Mergeable Replicated Data Types

This topic is about the design of an execution & query model for Mergeable Replicated Data Types in a key-value store, as an additional model for mutable data in the system.

Design overview

Mutable data is an important building block for various parts of the system.
A key-value store of replicated data types would be an appropriate data model for e.g. various data structures for the network subsystem, such as the membership set of domains & topics, records associated with an identity in the distributed identity & name system, as well as applications such as Multi-Chat and storing user data that needs to be synced across multiple devices, etc.

Two main approaches to RDTs exist:

I propose Certified MRDTs as the research direction since they are simpler and more efficient, as execution requires less causal context, garbage collection is simpler, and have a more flexible programming model since it can be used with arbitrary data types and supports composition.

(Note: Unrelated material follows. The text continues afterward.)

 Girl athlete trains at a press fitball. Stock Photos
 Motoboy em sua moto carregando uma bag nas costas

Extending our execution system with a new execution model for MRDTs enables a flexible and extensible programming model on replicated data types that allows application developers to define custom data types with custom merge functions according to applications needs.

MRDTs allow efficient local execution of transactions and local queries in many cases.
When the KV store data needs to be queried by nodes that do not execute the transactions themselves, authenticating the KV store state becomes necessary, by e.g. signatures by a quorum of validators periodically.

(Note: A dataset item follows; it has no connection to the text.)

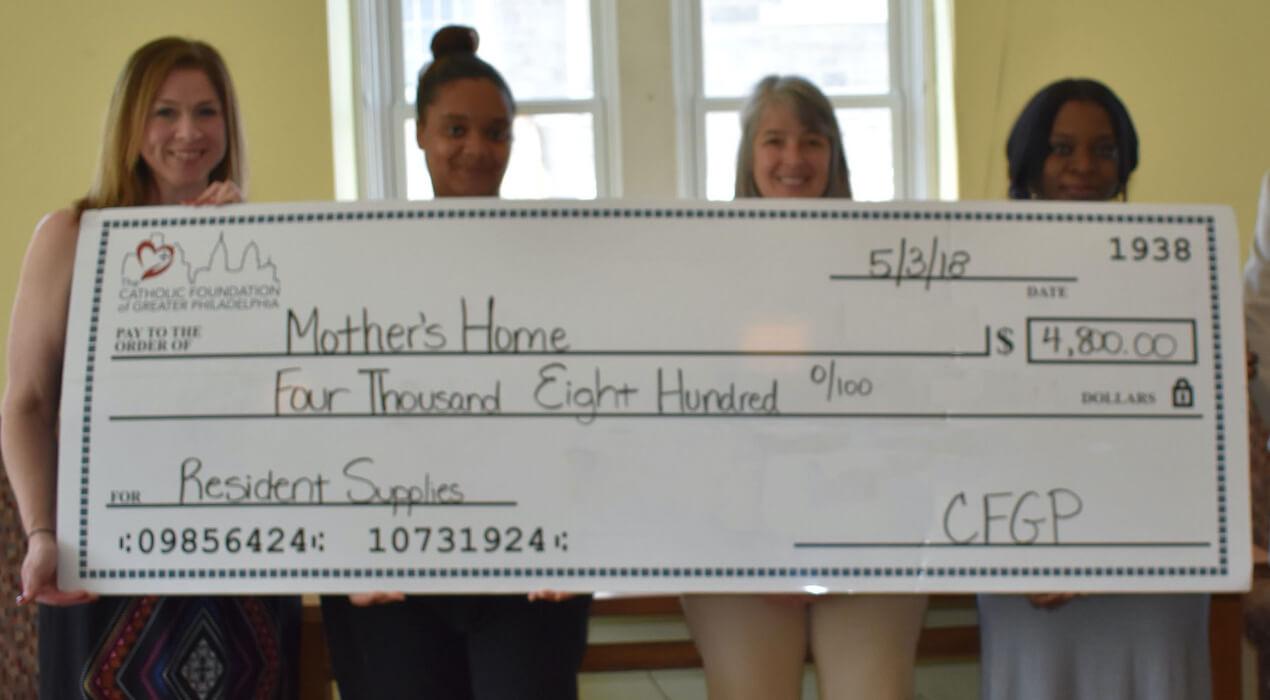 Four women receiving their CFGP grant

Research concerns/areas/questions:

  • Storing causal history
    The causal history is already provided by pub/sub topics and the mempool DAG that store a causal history of cryptographically authenticated operations in a DAG.
    Since transactions rely on a causal order, consensus on total order is not required.
  • Data model & data type definition
    • key-value store with MRDTs
    • data type definitions
      • purely functional data types
      • define/derive merge functions for types
      • OCaml implementation exists that can run as a MirageOS unikernel on the solo5 VM as a sanboxed linux process
      • Juvix implementation would be possible that integrates better with the rest of the system
  • Executing transactions on MRDTs
    • execute merge functions and read/write KV store
    • permission system that allows specifying what operations can be performed on what key by what identities
  • Querying MRDTs
  • Authenticated state & values
    • cryptographically authenticate a state snapshot and possibly individual values
2 Likes

Do I understand correctly (from skimming the papers) that MRDTs/CMRDTs require simply the ability to determine what they call the “lowest common ancestor” (which I understand to mean most recent common ancestor, given a causal history DAG), and this along with the two concurrent versions is sufficient to perform the merge, where the data structure and merge function must be constructed such that eventual consistency is guaranteed?

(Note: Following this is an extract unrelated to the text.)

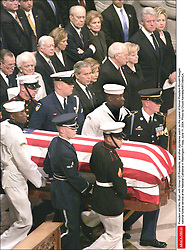 President and Mrs. Bush, with former US Presidents, and other dignitaries watch as the casket of former President Ronald Reagan national funeral service at the National Cathedral in Washington Friday, June 11, 2004. Photo by Chuck Kennedy/KRT/ABACA.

This is mostly a terminological note, but we should call these “MRDT transactions” or something to distinguish them from the RM transactions, which do require consensus on a total order.

What is this referring to – an implementation of what? Some MRDTs? Do you have a link?

Should/would this itself be a (certified) MRDT? Or is this outside the MRDT system (and if so, does making permission changes require a total order)?

As a note, I think we should try to integrate the causal-order system and the total-order system by periodically notarizing any relevant MRDT states to controllers. If we do this frequently and subsequent messages are required to reference it, this should guarantee a most recent common ancestor of bounded recency, which ensures that the MRDT states don’t get “too far away” (not in terms of being able to merge them, but in terms of user/application experience), and also that the amount of compute/bandwidth needed to compute the latest updates should be bounded (if you have a recent controller-attested snapshot). This is just an idea, but I think something like this should work.

Can you expand upon what you mean by “cryptographically authenticate” here? Are you thinking of zero-knowledge proofs of correct MRDT computation over a history of messages? Signatures? Something else?

Yes, that is the idea.